“[There were] a lot of things in the vault that we didn’t know about, and these photographs were one of them,” Christine Di Bella, an archivist at the institute, said.
The photographs’ discovery was made possible by a $3.5 million grant from the Leon Levy Foundation, which publicly announced the award last week. The institute received the money last spring, enabling the commencement of a large-scale effort to completely catalogue its archives, which is made up of 700 linear feet of documents, notebooks, records and photographs.
The newly discovered images, which were taken between 1945 and 1950 by famed German fashion photographer Herman Landshoff, are particularly special to the Institute for Advanced Study in light of Einstein’s involvement there as one of the institute’s first professors. Following his flight from Nazi-torn Europe in the late 1930s, Princeton became his academic home.
“Whenever one sees new information on Einstein, who remains, of course, such a great figure here as for everyone, it’s a moving moment,” Institute for Advanced Study Director Peter Goddard told the Times of Trenton on Oct. 25.

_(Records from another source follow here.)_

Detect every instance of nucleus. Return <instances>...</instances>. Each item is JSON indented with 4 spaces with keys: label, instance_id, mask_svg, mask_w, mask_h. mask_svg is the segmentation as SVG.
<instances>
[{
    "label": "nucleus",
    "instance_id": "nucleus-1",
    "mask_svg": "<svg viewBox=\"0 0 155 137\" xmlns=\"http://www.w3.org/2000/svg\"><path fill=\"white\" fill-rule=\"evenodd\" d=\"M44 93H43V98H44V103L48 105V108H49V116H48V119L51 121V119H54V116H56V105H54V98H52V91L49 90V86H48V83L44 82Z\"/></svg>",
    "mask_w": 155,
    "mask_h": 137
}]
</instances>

The institute previously had a limited portfolio of the pictures, but the newly discovered images allow for much easier exhibitions to the public.
“These are actually single images, which can be put in different kinds of displays,” Di Bella added. “Besides, they are such beautiful pictures.”
The catalogue grant represented the largest of 20 grants that the Levy Foundation has awarded to the Institute for Advanced Study within the last three years. In the past, the Levy Foundation has also given sizeable grants to NYU and Harvard, as well as to museums such as the Metropolitan Museum of Art in New York and the Museum of Fine Arts in Boston. Such grants are given to support the “passion for expanding knowledge,” according to the Levy Foundation’s website.
“Many institutions lack the resources to adequately preserve their most marvelous resources,” Fraser Seitel, spokesman for the Levy Foundation, told the Times. “Shelby White feels it is urgent, especially in the midst of a recession when people are cutting back on their giving, that the leading nonprofits be encouraged to safeguard their historic treasures.”
The photographs will be on display at the newly established Shelby White and Leon Levy Archives Center. Other items on display will include letters from T.S. Eliot, the employment contract for J. Robert Oppenheimer written by Oppenheimer himself, materials related to diplomat George Kennan ’25, numerous handwritten notes of many famed physicists and other documents related to the 80-year history of the institute. The grand opening of the archives center will take place over Fall Break.
Yet the grant and the cataloguing project will benefit more than just members of the institute. Only about a mile from Princeton’s main campus, the archive center will act as an excellent resource for students interested in the history of the institute or in the works of its members, Di Bella said. She added that she believes the archive center will now act as a much better resource for both serious researchers and those who are merely curious.
“Before the opening of the archives center, it was more difficult to serve those with a casual interest in our archives,” Di Bella explained. “Although we will primarily serve those with very serious research interests, [the archives center] will open up a lot more possibilities for people with casual interests.”
Archival Assistant Erin Mosner told the Times that the new center would also raise the quality of presentation of the documents to a level proportional to their significance in history.

“We’ve worked with so many scholars, and they’ve become accustomed to working with the materials here in a casual way,” Mosner said. “This new center will help establish a sense of formality, of the special nature of the importance of these archival materials.”
“The archival space, once it’s finished, will speak for itself,” she added. “It will put an exclamation point on the history of these documents.”